Records from a data collection
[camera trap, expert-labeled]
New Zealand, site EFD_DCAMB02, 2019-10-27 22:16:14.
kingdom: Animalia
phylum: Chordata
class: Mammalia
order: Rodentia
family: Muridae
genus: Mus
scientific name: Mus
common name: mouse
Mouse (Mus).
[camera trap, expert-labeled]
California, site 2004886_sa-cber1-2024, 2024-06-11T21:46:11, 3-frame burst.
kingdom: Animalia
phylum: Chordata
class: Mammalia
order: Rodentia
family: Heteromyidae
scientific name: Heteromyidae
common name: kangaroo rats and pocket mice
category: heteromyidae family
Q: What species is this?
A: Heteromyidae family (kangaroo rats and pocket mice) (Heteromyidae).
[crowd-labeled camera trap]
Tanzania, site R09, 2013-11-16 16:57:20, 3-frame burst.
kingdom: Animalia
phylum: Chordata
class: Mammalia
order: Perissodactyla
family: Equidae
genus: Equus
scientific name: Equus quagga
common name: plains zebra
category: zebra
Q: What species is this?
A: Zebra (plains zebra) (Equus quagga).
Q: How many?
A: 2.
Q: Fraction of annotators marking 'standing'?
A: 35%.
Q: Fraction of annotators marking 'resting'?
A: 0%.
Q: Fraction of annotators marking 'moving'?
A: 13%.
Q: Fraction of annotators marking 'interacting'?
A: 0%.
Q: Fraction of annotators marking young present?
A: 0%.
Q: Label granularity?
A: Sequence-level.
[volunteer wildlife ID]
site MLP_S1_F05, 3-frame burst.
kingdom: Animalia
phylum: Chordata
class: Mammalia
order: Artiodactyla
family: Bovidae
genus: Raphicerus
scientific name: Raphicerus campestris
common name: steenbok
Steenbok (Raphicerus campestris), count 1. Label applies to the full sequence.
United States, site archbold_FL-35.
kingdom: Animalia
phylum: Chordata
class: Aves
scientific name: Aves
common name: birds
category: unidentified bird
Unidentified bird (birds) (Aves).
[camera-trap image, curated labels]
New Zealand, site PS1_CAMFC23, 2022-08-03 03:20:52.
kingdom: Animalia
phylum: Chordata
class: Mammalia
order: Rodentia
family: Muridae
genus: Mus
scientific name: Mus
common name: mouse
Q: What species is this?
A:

• YOUR GOAL:
In this exercise, reproduce each line above exactly.

• YOUR SOLUTION:
[camera trap, expert-labeled]
New Zealand, site EFD_DCAMB02, 2019-10-27 22:16:14.
kingdom: Animalia
phylum: Chordata
class: Mammalia
order: Rodentia
family: Muridae
genus: Mus
scientific name: Mus
common name: mouse
Mouse (Mus).
[camera trap, expert-labeled]
California, site 2004886_sa-cber1-2024, 2024-06-11T21:46:11, 3-frame burst.
kingdom: Animalia
phylum: Chordata
class: Mammalia
order: Rodentia
family: Heteromyidae
scientific name: Heteromyidae
common name: kangaroo rats and pocket mice
category: heteromyidae family
Q: What species is this?
A: Heteromyidae family (kangaroo rats and pocket mice) (Heteromyidae).
[crowd-labeled camera trap]
Tanzania, site R09, 2013-11-16 16:57:20, 3-frame burst.
kingdom: Animalia
phylum: Chordata
class: Mammalia
order: Perissodactyla
family: Equidae
genus: Equus
scientific name: Equus quagga
common name: plains zebra
category: zebra
Q: What species is this?
A: Zebra (plains zebra) (Equus quagga).
Q: How many?
A: 2.
Q: Fraction of annotators marking 'standing'?
A: 35%.
Q: Fraction of annotators marking 'resting'?
A: 0%.
Q: Fraction of annotators marking 'moving'?
A: 13%.
Q: Fraction of annotators marking 'interacting'?
A: 0%.
Q: Fraction of annotators marking young present?
A: 0%.
Q: Label granularity?
A: Sequence-level.
[volunteer wildlife ID]
site MLP_S1_F05, 3-frame burst.
kingdom: Animalia
phylum: Chordata
class: Mammalia
order: Artiodactyla
family: Bovidae
genus: Raphicerus
scientific name: Raphicerus campestris
common name: steenbok
Steenbok (Raphicerus campestris), count 1. Label applies to the full sequence.
United States, site archbold_FL-35.
kingdom: Animalia
phylum: Chordata
class: Aves
scientific name: Aves
common name: birds
category: unidentified bird
Unidentified bird (birds) (Aves).
[camera-trap image, curated labels]
New Zealand, site PS1_CAMFC23, 2022-08-03 03:20:52.
kingdom: Animalia
phylum: Chordata
class: Mammalia
order: Rodentia
family: Muridae
genus: Mus
scientific name: Mus
common name: mouse
Q: What species is this?
A:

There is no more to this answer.